Queria
eu saber pra que toda essa emperiquitação. Por que a maquiagem tanta? Eu vejo
que você transpira feminilidade e possui uma luta diária de concorrência com as
outras mulheres pelo posto de mais bela – possivelmente encontrando os defeitos
nas outras. Essa disputa é um instinto natural e eu nada posso fazer, tampouco
entendo sobre isso, afinal sou homem e cheio de sem-gracices.
Mas
é que a vizinha nova te viu pela primeira vez dia desses, quando chegavas do
trabalho, e perguntou depois pra Dona Augusta: “É esta a mulher do vizinho do
lado?” Dona Augusta respondeu: “Sim, casaram-se há 1 ano e meio e me lembram de
quando eu e meu marido Eustácio éramos felizes”. A vizinha, então, opinou: “Sei
que, se este moço daqui do lado a ama, vai mantê-la feliz por muito tempo. Ele
que a valorize, pois nunca vi uma mulher voltar de um dia de trabalho tão
maravilhosamente linda.”
Meu
bem, não sou quem diz. O povo todo vê minha sorte quando você sai de casa.

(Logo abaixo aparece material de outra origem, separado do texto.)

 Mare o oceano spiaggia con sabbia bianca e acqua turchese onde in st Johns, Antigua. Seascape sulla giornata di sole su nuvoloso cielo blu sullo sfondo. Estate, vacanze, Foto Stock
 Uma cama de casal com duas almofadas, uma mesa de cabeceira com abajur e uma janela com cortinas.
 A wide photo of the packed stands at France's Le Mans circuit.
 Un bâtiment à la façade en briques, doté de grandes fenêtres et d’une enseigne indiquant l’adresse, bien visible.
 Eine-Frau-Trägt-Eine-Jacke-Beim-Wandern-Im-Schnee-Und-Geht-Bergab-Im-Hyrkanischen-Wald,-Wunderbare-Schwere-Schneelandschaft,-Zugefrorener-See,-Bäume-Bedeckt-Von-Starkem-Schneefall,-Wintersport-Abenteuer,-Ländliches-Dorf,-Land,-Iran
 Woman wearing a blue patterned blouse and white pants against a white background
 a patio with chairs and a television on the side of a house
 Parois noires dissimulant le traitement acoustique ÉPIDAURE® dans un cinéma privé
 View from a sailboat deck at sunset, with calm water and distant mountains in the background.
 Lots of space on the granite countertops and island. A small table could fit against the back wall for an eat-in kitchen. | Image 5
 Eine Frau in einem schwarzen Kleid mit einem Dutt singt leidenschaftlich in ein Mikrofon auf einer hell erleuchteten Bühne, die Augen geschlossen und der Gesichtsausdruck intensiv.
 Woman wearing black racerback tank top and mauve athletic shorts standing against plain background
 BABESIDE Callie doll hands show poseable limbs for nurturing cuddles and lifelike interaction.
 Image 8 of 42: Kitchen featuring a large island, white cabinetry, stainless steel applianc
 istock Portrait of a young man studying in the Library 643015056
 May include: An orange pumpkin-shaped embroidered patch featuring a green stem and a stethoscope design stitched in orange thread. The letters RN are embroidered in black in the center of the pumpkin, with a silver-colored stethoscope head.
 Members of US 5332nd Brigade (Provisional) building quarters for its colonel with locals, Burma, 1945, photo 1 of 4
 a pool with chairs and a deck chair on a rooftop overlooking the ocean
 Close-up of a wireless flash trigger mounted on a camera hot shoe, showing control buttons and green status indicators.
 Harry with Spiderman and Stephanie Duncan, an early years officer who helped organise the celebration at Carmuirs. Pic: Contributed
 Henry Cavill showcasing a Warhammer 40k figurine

Outro dia o Manoel da mercearia ficou te secando do momento em que fechaste o portão
até virares a esquina. Ele te viu prender o cabelo antes de descer da calçada,
fazendo aquele gesto de subir o queixo e depois levantar os braços com tanta altivez,
e dar o nó nos fios sem usar objeto algum para sustentá-los. Ias naquele passo-rebolado
bem marcado, em ritmo de partido-alto.
A blusa amassada, porque você dormiu por cima dela sem querer, o rosto de quem
se levantou 5 minutos antes de sair sem a menor noção do quanto estava
deslumbrante. O Manoel não tirava os olhos e nem eu, que via toda a cena do
ponto de ônibus. Ele babava por você e eu pouco me importava, pois ele aprovava
teu desfile ritmado na nossa ruazinha, se mordendo de inveja de mim.
Por
isso que hoje eu vim te buscar pra gente almoçar junto, na nossa casa. Eu
preparei o frango, o feijão verde e os legumes todos, como você gosta. O arroz
foi do risoto milanês de ontem, mas eu dei uma refogada. E nem se preocupa, tu
vais voltar pro trabalho na hora certa, que eu peguei o carro do Vilela pra
gente não perder tempo demais. Eu sei que teu dia é corrido, mas esquece tudo e
olha só pra mim de 12h até 13h30. Depois você volta pro aperreio.
Ah,
meu bem, você é tão injusta. Tanta gente se esforça apelando pra estética,
tentando ficar apresentável e você, sem a menor cerimônia, acorda sem olheiras
e o cabelo mais obediente do que recruta frente ao capitão – ele vai pra onde
você manda. Me dá beijo quente de cama quente e faz meu café, enquanto eu apenas
te assisto. Ora, eu vivo de texto e
música, a redação e o violão não me dão tempo pra tudo o que eu queria. Mas a
visão de você prendendo as mechas negras, ou pondo açúcar no meu leite, ou
soprando a poeira dos meus livros é que me impulsiona a escrever algo que me dê
uma graninha pra pagar o cinema nosso do fim de semana. A tua confiança em mim
cuidando de mim.
Perdoe
o brilhantismo desnecessário. Mas não sou eu, o povo todo é que vê a minha
sorte sempre que você pisa nossa calçada.